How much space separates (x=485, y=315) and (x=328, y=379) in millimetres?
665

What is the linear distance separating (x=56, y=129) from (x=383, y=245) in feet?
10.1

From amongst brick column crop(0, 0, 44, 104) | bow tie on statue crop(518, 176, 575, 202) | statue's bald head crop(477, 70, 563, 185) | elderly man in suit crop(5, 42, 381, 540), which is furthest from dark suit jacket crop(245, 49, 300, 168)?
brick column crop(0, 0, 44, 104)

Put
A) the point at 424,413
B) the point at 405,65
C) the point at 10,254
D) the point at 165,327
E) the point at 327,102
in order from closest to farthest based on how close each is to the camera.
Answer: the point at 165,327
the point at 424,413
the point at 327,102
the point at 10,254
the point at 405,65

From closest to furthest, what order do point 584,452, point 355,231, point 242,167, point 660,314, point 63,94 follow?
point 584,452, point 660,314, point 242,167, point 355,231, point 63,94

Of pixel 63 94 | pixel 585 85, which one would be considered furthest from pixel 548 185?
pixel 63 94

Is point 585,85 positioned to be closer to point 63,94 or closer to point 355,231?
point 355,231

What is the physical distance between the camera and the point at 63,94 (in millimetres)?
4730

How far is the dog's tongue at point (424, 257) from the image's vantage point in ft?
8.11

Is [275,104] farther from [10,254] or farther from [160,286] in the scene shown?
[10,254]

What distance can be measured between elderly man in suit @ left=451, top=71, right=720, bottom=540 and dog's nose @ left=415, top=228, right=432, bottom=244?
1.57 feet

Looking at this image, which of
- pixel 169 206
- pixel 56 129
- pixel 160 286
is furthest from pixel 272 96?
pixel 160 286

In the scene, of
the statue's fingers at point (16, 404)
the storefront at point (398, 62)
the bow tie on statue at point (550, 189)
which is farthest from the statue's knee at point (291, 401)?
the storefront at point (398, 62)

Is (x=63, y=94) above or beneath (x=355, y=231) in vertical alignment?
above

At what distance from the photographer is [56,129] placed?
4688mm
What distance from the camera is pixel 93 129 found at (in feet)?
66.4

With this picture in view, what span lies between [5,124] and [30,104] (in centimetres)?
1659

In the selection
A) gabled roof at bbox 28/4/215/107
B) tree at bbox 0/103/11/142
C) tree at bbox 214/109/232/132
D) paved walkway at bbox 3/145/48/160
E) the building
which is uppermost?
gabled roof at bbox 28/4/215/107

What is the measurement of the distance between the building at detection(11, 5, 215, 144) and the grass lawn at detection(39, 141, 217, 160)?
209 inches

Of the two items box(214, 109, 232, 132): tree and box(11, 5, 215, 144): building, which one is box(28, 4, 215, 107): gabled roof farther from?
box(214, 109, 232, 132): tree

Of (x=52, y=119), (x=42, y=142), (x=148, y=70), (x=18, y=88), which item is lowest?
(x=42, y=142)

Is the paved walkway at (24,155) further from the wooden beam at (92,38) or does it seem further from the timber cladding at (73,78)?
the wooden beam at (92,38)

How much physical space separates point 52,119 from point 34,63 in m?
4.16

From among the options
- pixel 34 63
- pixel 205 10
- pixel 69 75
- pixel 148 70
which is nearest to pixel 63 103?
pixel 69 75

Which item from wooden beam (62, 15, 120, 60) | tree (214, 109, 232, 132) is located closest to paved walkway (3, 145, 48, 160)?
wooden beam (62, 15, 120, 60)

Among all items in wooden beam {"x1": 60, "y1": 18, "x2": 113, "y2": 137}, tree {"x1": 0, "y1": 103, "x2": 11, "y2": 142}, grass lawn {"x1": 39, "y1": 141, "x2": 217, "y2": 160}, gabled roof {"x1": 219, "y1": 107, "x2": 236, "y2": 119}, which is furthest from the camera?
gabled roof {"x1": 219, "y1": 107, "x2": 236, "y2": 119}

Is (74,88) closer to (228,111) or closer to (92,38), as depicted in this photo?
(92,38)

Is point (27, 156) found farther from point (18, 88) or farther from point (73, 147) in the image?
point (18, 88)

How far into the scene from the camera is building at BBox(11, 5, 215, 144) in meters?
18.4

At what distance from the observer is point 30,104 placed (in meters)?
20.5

--*--

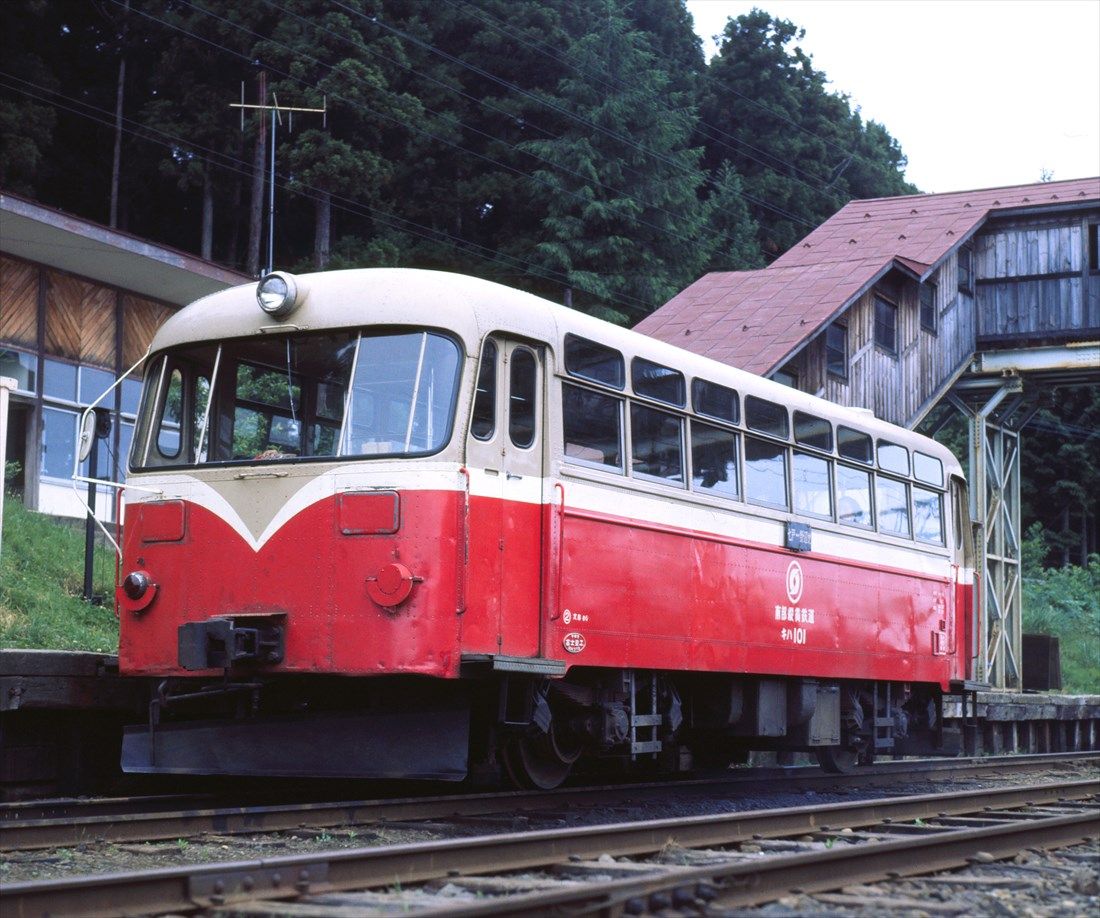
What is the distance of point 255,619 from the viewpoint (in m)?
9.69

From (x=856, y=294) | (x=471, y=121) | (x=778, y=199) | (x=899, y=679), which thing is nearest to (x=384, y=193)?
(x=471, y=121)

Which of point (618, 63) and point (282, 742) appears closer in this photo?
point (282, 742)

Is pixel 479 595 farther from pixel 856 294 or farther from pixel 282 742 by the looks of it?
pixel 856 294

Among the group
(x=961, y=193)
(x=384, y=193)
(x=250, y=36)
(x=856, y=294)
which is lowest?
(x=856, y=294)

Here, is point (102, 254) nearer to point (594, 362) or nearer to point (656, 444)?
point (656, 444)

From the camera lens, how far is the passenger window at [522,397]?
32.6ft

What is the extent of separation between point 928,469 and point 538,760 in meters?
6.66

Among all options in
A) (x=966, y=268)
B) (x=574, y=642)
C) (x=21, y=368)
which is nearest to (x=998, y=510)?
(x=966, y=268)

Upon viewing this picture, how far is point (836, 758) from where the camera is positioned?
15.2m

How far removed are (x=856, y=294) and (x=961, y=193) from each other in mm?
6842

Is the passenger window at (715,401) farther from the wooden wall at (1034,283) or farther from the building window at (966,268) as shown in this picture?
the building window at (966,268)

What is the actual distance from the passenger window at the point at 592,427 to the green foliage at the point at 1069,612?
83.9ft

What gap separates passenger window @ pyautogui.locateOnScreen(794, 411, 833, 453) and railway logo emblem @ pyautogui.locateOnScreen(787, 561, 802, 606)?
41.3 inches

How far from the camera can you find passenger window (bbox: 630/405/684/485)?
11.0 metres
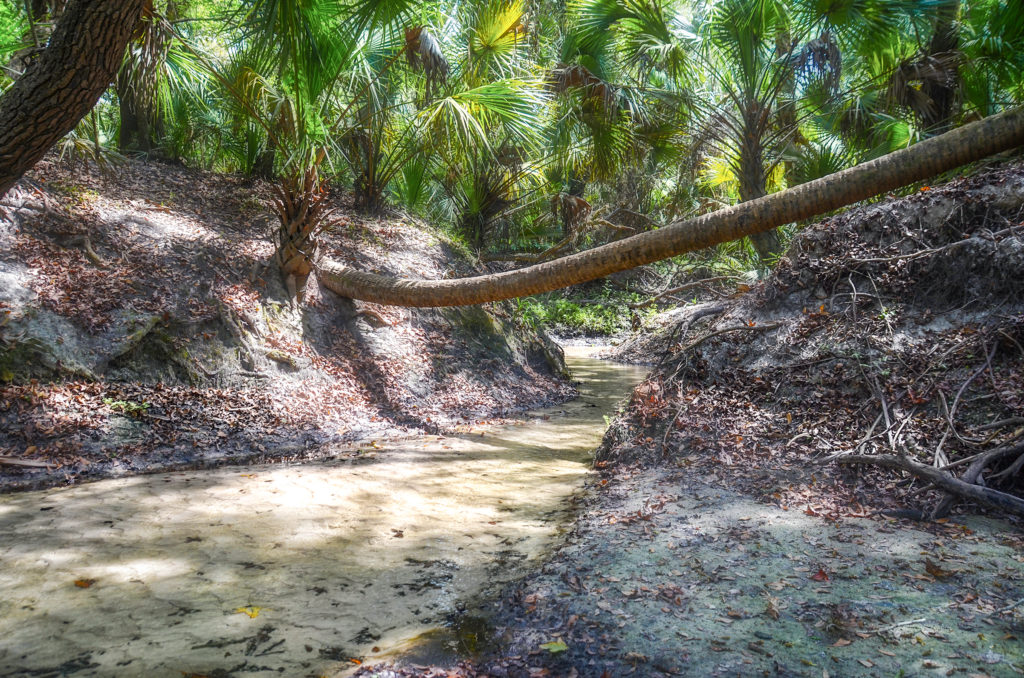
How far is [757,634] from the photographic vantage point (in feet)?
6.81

--*--

**THE EXERCISE**:
Copy the data above word for word, beginning at the line that contains "What is the linear" and stopping after the line that contains "point 584,452, point 660,314, point".

**SOLUTION BELOW**:
What is the linear distance separating (x=56, y=129) from (x=383, y=245) in feet?
10.1

From amongst brick column crop(0, 0, 44, 104) | bow tie on statue crop(518, 176, 575, 202) | statue's bald head crop(477, 70, 563, 185) | elderly man in suit crop(5, 42, 381, 540), which is furthest from dark suit jacket crop(245, 49, 300, 168)?
brick column crop(0, 0, 44, 104)

Put
A) the point at 424,413
B) the point at 405,65
C) the point at 10,254
D) the point at 165,327
E) the point at 327,102
in order from closest to farthest based on how close each is to the camera.
Answer: the point at 165,327
the point at 424,413
the point at 327,102
the point at 10,254
the point at 405,65

From closest to furthest, what order do point 584,452, point 355,231, point 242,167, point 660,314, point 63,94 follow?
point 584,452, point 660,314, point 242,167, point 355,231, point 63,94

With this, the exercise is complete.